Many people are familiar with famous fish in the world like Little Nemo and his clownfish friend, and their fascinating relationship with the sea anemone. However there is more to learn about the clown fish, other than the “clowning around” that so many people seem to be aware of. For example, young clowns like the Percula and Ocellaris fish are also known as “False” clownfish, as is the Maroon (Tomato), among others. As clown fish grow and mature, a group will form a pod which resembles a family of some sort.
It is so interesting how these clown fish live and multiply. A pod of clown fish is typically comprised of two to six fish. Within the pod, fights will begin as the fish struggle for supremacy. The most aggressive and usually the largest clown fish of the pod will transform into a female fish. The second largest fish will turn into the male and the remaining clowns will be “young” adults. If the male dies or disappears, his place will be taken over by the second largest fish. Very interesting indeed!
This is the hottest part of the story! If the female dies or leaves the pod, the male being the largest and most dominant will grow and mutate into a female. The remaining largest fish of the “young” adults then mutates into a male. Well it’s unbelievable, but truth is stranger than fiction.

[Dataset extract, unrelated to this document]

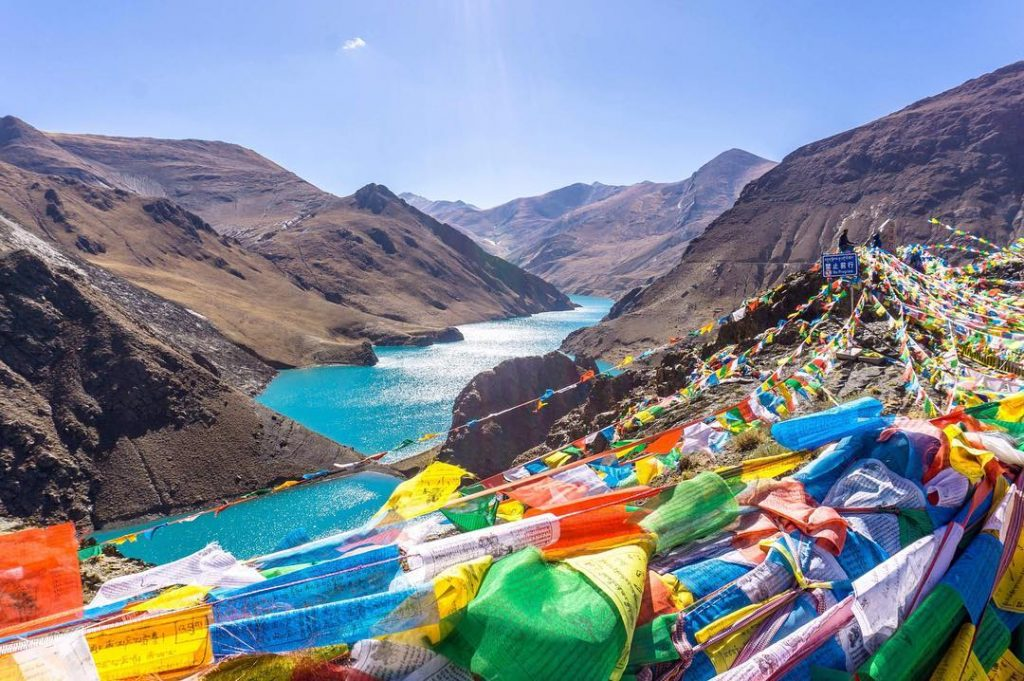 15 Days Mount Kailash and Lake Mansarovar Group Tour. Day 4_Yamdrok Lake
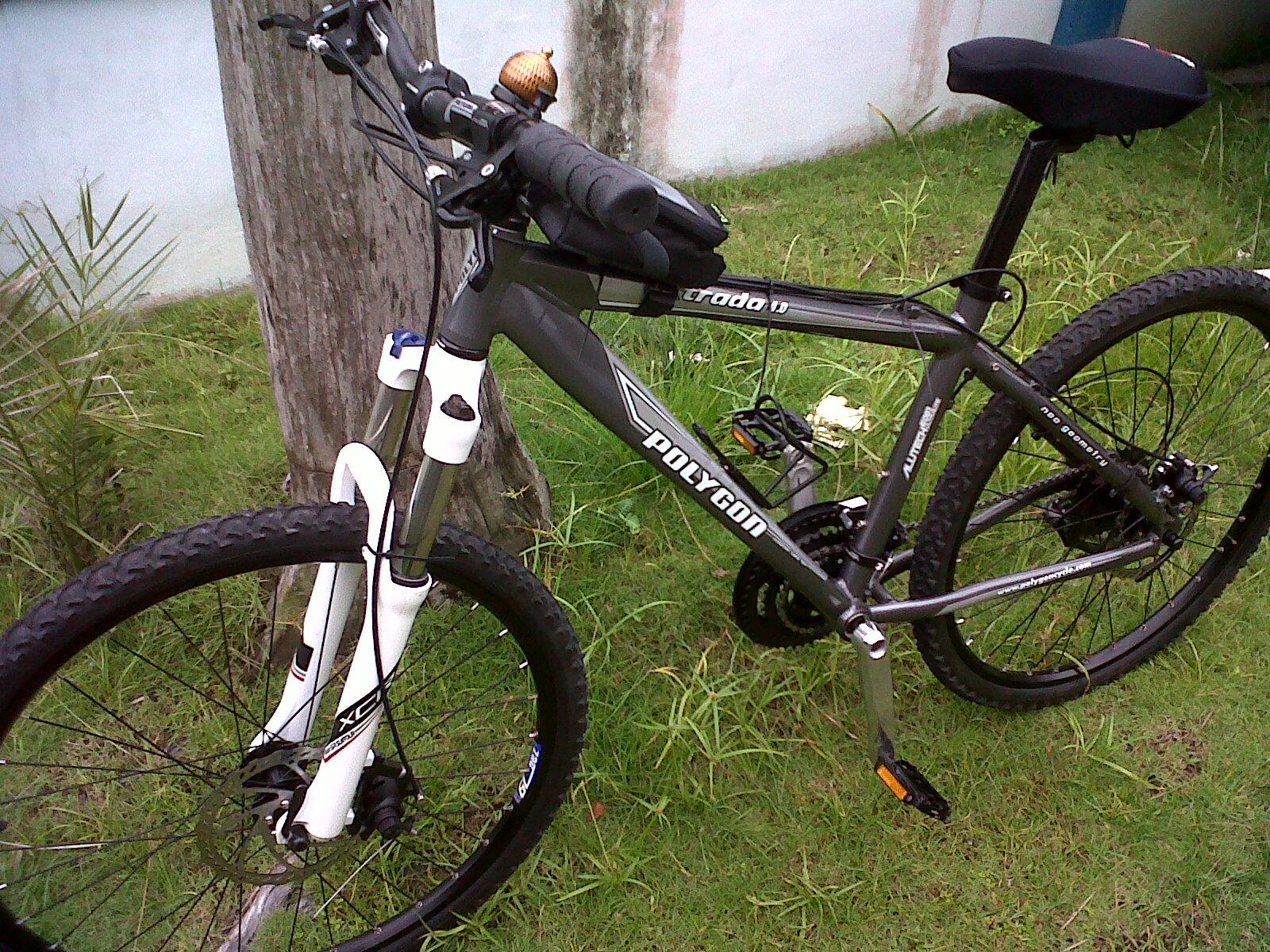 sepeda idaman: sepedaku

Of all fish in salt water aquariums, clown fish are the most adored and loved by salt water aquarists. They are loved mainly because of their fascinating personalities and bright colours and also because they make an interesting symbiotic relationship with anemones.
One of the most interesting things of having a reef tank is watching your clowns frisk in their anemone. Bear in mind that your baby clown fish have never lived with anemones before and it may take them some time to get used to the idea. Nothing is easy at first. Well, have fun clowning around with your clown fish.